副校長は俺の方が店主だと理事に耳打ちすると、理事はきょとんとしていた。それはともかくまた話を進める。


「今回は氷魔法使いの養成コースを作って欲しいのです」

そこでさっき副校長に話したことを繰り返す。


「なるほど興味深いお話です。ぜひ前向きに検討させていただきましょう。最終的には理事会で諮って決定します」


「実は先ほど副校長先生にも申しましたが、あまり長く滞在できないので、仮の契約だけでもこの場でお認め願えませんか?」


「ずいぶん急なお話ですぐにはお応えしづらいのですが」

「この通り、手付けも持ってきておりまして」

そういって金貨を見せる。


「なるほど、わかりました。仮の契約をするということで承りましょう」


金貨が効いたのか、すぐに契約書を交わす。これでひとまずは大丈夫だ。もしうちの役員会でうまくなかったとしても手付け流れで済む。

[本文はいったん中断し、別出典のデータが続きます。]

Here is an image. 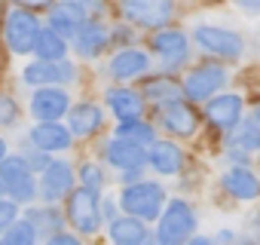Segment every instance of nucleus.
Returning a JSON list of instances; mask_svg holds the SVG:
<instances>
[{
    "label": "nucleus",
    "mask_w": 260,
    "mask_h": 245,
    "mask_svg": "<svg viewBox=\"0 0 260 245\" xmlns=\"http://www.w3.org/2000/svg\"><path fill=\"white\" fill-rule=\"evenodd\" d=\"M40 22L37 16L28 10V7H19V10H10L7 19H4V40L7 46L16 52V55H25L37 46V37H40Z\"/></svg>",
    "instance_id": "obj_1"
},
{
    "label": "nucleus",
    "mask_w": 260,
    "mask_h": 245,
    "mask_svg": "<svg viewBox=\"0 0 260 245\" xmlns=\"http://www.w3.org/2000/svg\"><path fill=\"white\" fill-rule=\"evenodd\" d=\"M68 221L77 233H86L92 236L101 224V205H98V190L92 187H80V190H71L68 196Z\"/></svg>",
    "instance_id": "obj_2"
},
{
    "label": "nucleus",
    "mask_w": 260,
    "mask_h": 245,
    "mask_svg": "<svg viewBox=\"0 0 260 245\" xmlns=\"http://www.w3.org/2000/svg\"><path fill=\"white\" fill-rule=\"evenodd\" d=\"M0 178L7 184V193L16 202H31L37 196V181H34V166L25 157H4L0 163Z\"/></svg>",
    "instance_id": "obj_3"
},
{
    "label": "nucleus",
    "mask_w": 260,
    "mask_h": 245,
    "mask_svg": "<svg viewBox=\"0 0 260 245\" xmlns=\"http://www.w3.org/2000/svg\"><path fill=\"white\" fill-rule=\"evenodd\" d=\"M162 199H166L162 187H159V184H150V181L128 184V187L122 190V196H119V202H122V208H125L128 215L144 218V221H150V218H159Z\"/></svg>",
    "instance_id": "obj_4"
},
{
    "label": "nucleus",
    "mask_w": 260,
    "mask_h": 245,
    "mask_svg": "<svg viewBox=\"0 0 260 245\" xmlns=\"http://www.w3.org/2000/svg\"><path fill=\"white\" fill-rule=\"evenodd\" d=\"M122 16L141 28H159L172 19V0H122Z\"/></svg>",
    "instance_id": "obj_5"
},
{
    "label": "nucleus",
    "mask_w": 260,
    "mask_h": 245,
    "mask_svg": "<svg viewBox=\"0 0 260 245\" xmlns=\"http://www.w3.org/2000/svg\"><path fill=\"white\" fill-rule=\"evenodd\" d=\"M193 227H196V218H193V208L187 205V202H181V199H175L169 208H166V215L159 218V242H184L190 233H193Z\"/></svg>",
    "instance_id": "obj_6"
},
{
    "label": "nucleus",
    "mask_w": 260,
    "mask_h": 245,
    "mask_svg": "<svg viewBox=\"0 0 260 245\" xmlns=\"http://www.w3.org/2000/svg\"><path fill=\"white\" fill-rule=\"evenodd\" d=\"M71 110V98L64 89L58 86H37V92L31 95V113L46 122V119H58Z\"/></svg>",
    "instance_id": "obj_7"
},
{
    "label": "nucleus",
    "mask_w": 260,
    "mask_h": 245,
    "mask_svg": "<svg viewBox=\"0 0 260 245\" xmlns=\"http://www.w3.org/2000/svg\"><path fill=\"white\" fill-rule=\"evenodd\" d=\"M223 80H226V71H223L220 65H202V68H196V71L187 77L184 95L193 98V101H202V98L214 95V92L223 86Z\"/></svg>",
    "instance_id": "obj_8"
},
{
    "label": "nucleus",
    "mask_w": 260,
    "mask_h": 245,
    "mask_svg": "<svg viewBox=\"0 0 260 245\" xmlns=\"http://www.w3.org/2000/svg\"><path fill=\"white\" fill-rule=\"evenodd\" d=\"M74 190V172L68 163H49L43 169V178H40V196L46 202H58L64 196H71Z\"/></svg>",
    "instance_id": "obj_9"
},
{
    "label": "nucleus",
    "mask_w": 260,
    "mask_h": 245,
    "mask_svg": "<svg viewBox=\"0 0 260 245\" xmlns=\"http://www.w3.org/2000/svg\"><path fill=\"white\" fill-rule=\"evenodd\" d=\"M104 157H107V163L113 166V169H138V166H144L147 160H150V154L144 150V144H138V141H128V138H113V141H107V147H104Z\"/></svg>",
    "instance_id": "obj_10"
},
{
    "label": "nucleus",
    "mask_w": 260,
    "mask_h": 245,
    "mask_svg": "<svg viewBox=\"0 0 260 245\" xmlns=\"http://www.w3.org/2000/svg\"><path fill=\"white\" fill-rule=\"evenodd\" d=\"M196 43L205 52H214L223 58H236L242 52V37L233 31H223V28H196Z\"/></svg>",
    "instance_id": "obj_11"
},
{
    "label": "nucleus",
    "mask_w": 260,
    "mask_h": 245,
    "mask_svg": "<svg viewBox=\"0 0 260 245\" xmlns=\"http://www.w3.org/2000/svg\"><path fill=\"white\" fill-rule=\"evenodd\" d=\"M83 22H86V7L80 0H61V4L49 7V28H55L64 37L77 34L83 28Z\"/></svg>",
    "instance_id": "obj_12"
},
{
    "label": "nucleus",
    "mask_w": 260,
    "mask_h": 245,
    "mask_svg": "<svg viewBox=\"0 0 260 245\" xmlns=\"http://www.w3.org/2000/svg\"><path fill=\"white\" fill-rule=\"evenodd\" d=\"M205 116L214 129H236V122L242 119V98L239 95H220V98H211L208 107H205Z\"/></svg>",
    "instance_id": "obj_13"
},
{
    "label": "nucleus",
    "mask_w": 260,
    "mask_h": 245,
    "mask_svg": "<svg viewBox=\"0 0 260 245\" xmlns=\"http://www.w3.org/2000/svg\"><path fill=\"white\" fill-rule=\"evenodd\" d=\"M159 119H162V126L175 135H193L196 132V113L193 107H187L181 98L175 101H166L162 110H159Z\"/></svg>",
    "instance_id": "obj_14"
},
{
    "label": "nucleus",
    "mask_w": 260,
    "mask_h": 245,
    "mask_svg": "<svg viewBox=\"0 0 260 245\" xmlns=\"http://www.w3.org/2000/svg\"><path fill=\"white\" fill-rule=\"evenodd\" d=\"M71 129L58 126L55 119H46V122H37V126L31 129V141L37 147H43L46 154H55V150H68L71 147Z\"/></svg>",
    "instance_id": "obj_15"
},
{
    "label": "nucleus",
    "mask_w": 260,
    "mask_h": 245,
    "mask_svg": "<svg viewBox=\"0 0 260 245\" xmlns=\"http://www.w3.org/2000/svg\"><path fill=\"white\" fill-rule=\"evenodd\" d=\"M153 52L166 62V68H178L187 58L190 46H187V37L181 31H159L153 37Z\"/></svg>",
    "instance_id": "obj_16"
},
{
    "label": "nucleus",
    "mask_w": 260,
    "mask_h": 245,
    "mask_svg": "<svg viewBox=\"0 0 260 245\" xmlns=\"http://www.w3.org/2000/svg\"><path fill=\"white\" fill-rule=\"evenodd\" d=\"M25 80L31 86H52V83H68L74 80V68L61 65V62H34L25 68Z\"/></svg>",
    "instance_id": "obj_17"
},
{
    "label": "nucleus",
    "mask_w": 260,
    "mask_h": 245,
    "mask_svg": "<svg viewBox=\"0 0 260 245\" xmlns=\"http://www.w3.org/2000/svg\"><path fill=\"white\" fill-rule=\"evenodd\" d=\"M107 40H110V34H107V28L98 25V22H83V28L74 34V46H77V52H80L83 58L101 55L104 46H107Z\"/></svg>",
    "instance_id": "obj_18"
},
{
    "label": "nucleus",
    "mask_w": 260,
    "mask_h": 245,
    "mask_svg": "<svg viewBox=\"0 0 260 245\" xmlns=\"http://www.w3.org/2000/svg\"><path fill=\"white\" fill-rule=\"evenodd\" d=\"M107 71H110V77H116V80L141 77V74L147 71V55L138 52V49H122L119 55H113V62H110Z\"/></svg>",
    "instance_id": "obj_19"
},
{
    "label": "nucleus",
    "mask_w": 260,
    "mask_h": 245,
    "mask_svg": "<svg viewBox=\"0 0 260 245\" xmlns=\"http://www.w3.org/2000/svg\"><path fill=\"white\" fill-rule=\"evenodd\" d=\"M110 239L119 242V245H141L150 239L147 227L132 215V218H113L110 221Z\"/></svg>",
    "instance_id": "obj_20"
},
{
    "label": "nucleus",
    "mask_w": 260,
    "mask_h": 245,
    "mask_svg": "<svg viewBox=\"0 0 260 245\" xmlns=\"http://www.w3.org/2000/svg\"><path fill=\"white\" fill-rule=\"evenodd\" d=\"M101 122H104L101 119V107H95L89 101L71 107V132L74 135H95L101 129Z\"/></svg>",
    "instance_id": "obj_21"
},
{
    "label": "nucleus",
    "mask_w": 260,
    "mask_h": 245,
    "mask_svg": "<svg viewBox=\"0 0 260 245\" xmlns=\"http://www.w3.org/2000/svg\"><path fill=\"white\" fill-rule=\"evenodd\" d=\"M150 166H153L156 172H162V175H175V172H181V166H184V154H181L178 144L159 141V144H153V150H150Z\"/></svg>",
    "instance_id": "obj_22"
},
{
    "label": "nucleus",
    "mask_w": 260,
    "mask_h": 245,
    "mask_svg": "<svg viewBox=\"0 0 260 245\" xmlns=\"http://www.w3.org/2000/svg\"><path fill=\"white\" fill-rule=\"evenodd\" d=\"M223 187L236 196V199H254L260 196V181L254 178V172L248 169H230L223 175Z\"/></svg>",
    "instance_id": "obj_23"
},
{
    "label": "nucleus",
    "mask_w": 260,
    "mask_h": 245,
    "mask_svg": "<svg viewBox=\"0 0 260 245\" xmlns=\"http://www.w3.org/2000/svg\"><path fill=\"white\" fill-rule=\"evenodd\" d=\"M107 104L119 119H138L141 116V95L132 89H110L107 92Z\"/></svg>",
    "instance_id": "obj_24"
},
{
    "label": "nucleus",
    "mask_w": 260,
    "mask_h": 245,
    "mask_svg": "<svg viewBox=\"0 0 260 245\" xmlns=\"http://www.w3.org/2000/svg\"><path fill=\"white\" fill-rule=\"evenodd\" d=\"M34 52H37L43 62H61V58H64V52H68V37H64V34H58L55 28H43V31H40V37H37Z\"/></svg>",
    "instance_id": "obj_25"
},
{
    "label": "nucleus",
    "mask_w": 260,
    "mask_h": 245,
    "mask_svg": "<svg viewBox=\"0 0 260 245\" xmlns=\"http://www.w3.org/2000/svg\"><path fill=\"white\" fill-rule=\"evenodd\" d=\"M28 221L37 227V233L40 236H55V233H61V227H64V218L52 208V205H46V208H31L28 211Z\"/></svg>",
    "instance_id": "obj_26"
},
{
    "label": "nucleus",
    "mask_w": 260,
    "mask_h": 245,
    "mask_svg": "<svg viewBox=\"0 0 260 245\" xmlns=\"http://www.w3.org/2000/svg\"><path fill=\"white\" fill-rule=\"evenodd\" d=\"M144 95H150L156 101H175V98H181V89L169 77H153V80L144 83Z\"/></svg>",
    "instance_id": "obj_27"
},
{
    "label": "nucleus",
    "mask_w": 260,
    "mask_h": 245,
    "mask_svg": "<svg viewBox=\"0 0 260 245\" xmlns=\"http://www.w3.org/2000/svg\"><path fill=\"white\" fill-rule=\"evenodd\" d=\"M119 138H128V141H138V144H150L153 141V129L141 119H122L119 122Z\"/></svg>",
    "instance_id": "obj_28"
},
{
    "label": "nucleus",
    "mask_w": 260,
    "mask_h": 245,
    "mask_svg": "<svg viewBox=\"0 0 260 245\" xmlns=\"http://www.w3.org/2000/svg\"><path fill=\"white\" fill-rule=\"evenodd\" d=\"M34 239H37V227H34L28 218L13 221V224L7 227V242H13V245H31Z\"/></svg>",
    "instance_id": "obj_29"
},
{
    "label": "nucleus",
    "mask_w": 260,
    "mask_h": 245,
    "mask_svg": "<svg viewBox=\"0 0 260 245\" xmlns=\"http://www.w3.org/2000/svg\"><path fill=\"white\" fill-rule=\"evenodd\" d=\"M233 144L242 147V150H260V129L254 126V122H245V126L236 132Z\"/></svg>",
    "instance_id": "obj_30"
},
{
    "label": "nucleus",
    "mask_w": 260,
    "mask_h": 245,
    "mask_svg": "<svg viewBox=\"0 0 260 245\" xmlns=\"http://www.w3.org/2000/svg\"><path fill=\"white\" fill-rule=\"evenodd\" d=\"M19 119V104L10 95H0V126H13Z\"/></svg>",
    "instance_id": "obj_31"
},
{
    "label": "nucleus",
    "mask_w": 260,
    "mask_h": 245,
    "mask_svg": "<svg viewBox=\"0 0 260 245\" xmlns=\"http://www.w3.org/2000/svg\"><path fill=\"white\" fill-rule=\"evenodd\" d=\"M80 178H83V184L92 187V190H101V187H104V175H101V169L92 166V163H86V166L80 169Z\"/></svg>",
    "instance_id": "obj_32"
},
{
    "label": "nucleus",
    "mask_w": 260,
    "mask_h": 245,
    "mask_svg": "<svg viewBox=\"0 0 260 245\" xmlns=\"http://www.w3.org/2000/svg\"><path fill=\"white\" fill-rule=\"evenodd\" d=\"M13 221H19V215H16V199H0V230H7Z\"/></svg>",
    "instance_id": "obj_33"
},
{
    "label": "nucleus",
    "mask_w": 260,
    "mask_h": 245,
    "mask_svg": "<svg viewBox=\"0 0 260 245\" xmlns=\"http://www.w3.org/2000/svg\"><path fill=\"white\" fill-rule=\"evenodd\" d=\"M19 7H28V10H49L52 0H16Z\"/></svg>",
    "instance_id": "obj_34"
},
{
    "label": "nucleus",
    "mask_w": 260,
    "mask_h": 245,
    "mask_svg": "<svg viewBox=\"0 0 260 245\" xmlns=\"http://www.w3.org/2000/svg\"><path fill=\"white\" fill-rule=\"evenodd\" d=\"M49 245H77V236H71V233H55V236L49 239Z\"/></svg>",
    "instance_id": "obj_35"
},
{
    "label": "nucleus",
    "mask_w": 260,
    "mask_h": 245,
    "mask_svg": "<svg viewBox=\"0 0 260 245\" xmlns=\"http://www.w3.org/2000/svg\"><path fill=\"white\" fill-rule=\"evenodd\" d=\"M239 7H245V10H260V0H239Z\"/></svg>",
    "instance_id": "obj_36"
},
{
    "label": "nucleus",
    "mask_w": 260,
    "mask_h": 245,
    "mask_svg": "<svg viewBox=\"0 0 260 245\" xmlns=\"http://www.w3.org/2000/svg\"><path fill=\"white\" fill-rule=\"evenodd\" d=\"M104 215H107V218H110V221H113V218H116V208H113V205H110V202H104Z\"/></svg>",
    "instance_id": "obj_37"
},
{
    "label": "nucleus",
    "mask_w": 260,
    "mask_h": 245,
    "mask_svg": "<svg viewBox=\"0 0 260 245\" xmlns=\"http://www.w3.org/2000/svg\"><path fill=\"white\" fill-rule=\"evenodd\" d=\"M4 157H7V141L0 138V163H4Z\"/></svg>",
    "instance_id": "obj_38"
},
{
    "label": "nucleus",
    "mask_w": 260,
    "mask_h": 245,
    "mask_svg": "<svg viewBox=\"0 0 260 245\" xmlns=\"http://www.w3.org/2000/svg\"><path fill=\"white\" fill-rule=\"evenodd\" d=\"M7 193V184H4V178H0V196H4Z\"/></svg>",
    "instance_id": "obj_39"
},
{
    "label": "nucleus",
    "mask_w": 260,
    "mask_h": 245,
    "mask_svg": "<svg viewBox=\"0 0 260 245\" xmlns=\"http://www.w3.org/2000/svg\"><path fill=\"white\" fill-rule=\"evenodd\" d=\"M257 122H260V110H257Z\"/></svg>",
    "instance_id": "obj_40"
}]
</instances>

 そうして冷蔵流通ルート確立のためのレーヌ滞在も終わった。役員たちにもレーヌを見せることができた。


なお滞在中に代言人に頼んでいた特許の件はかたがついたらしい。無事に認められるとのことだ。一緒に来た氷魔法使いはすでに帰っているので、代言人には船で帰ってもらうことにした。


俺の方は陸路で帰るからと言って別れる。実際はホールで帰るのだけど。




 帰ってすぐに役員を集めて魔法学校の件の承認を取った。


そちらは人を派遣して魔法学校と本契約を取ったが、やはりその間にレーヌの商人から接触があったという。手付けだけでも打っておいてよかったようだ。


 ただ今回のことで他の商人も気づき始めたことはわかる。他の地域との流通もだが、各地の魔法学校や魔法塾との契約も急いで進めた方がいい気がしてきた。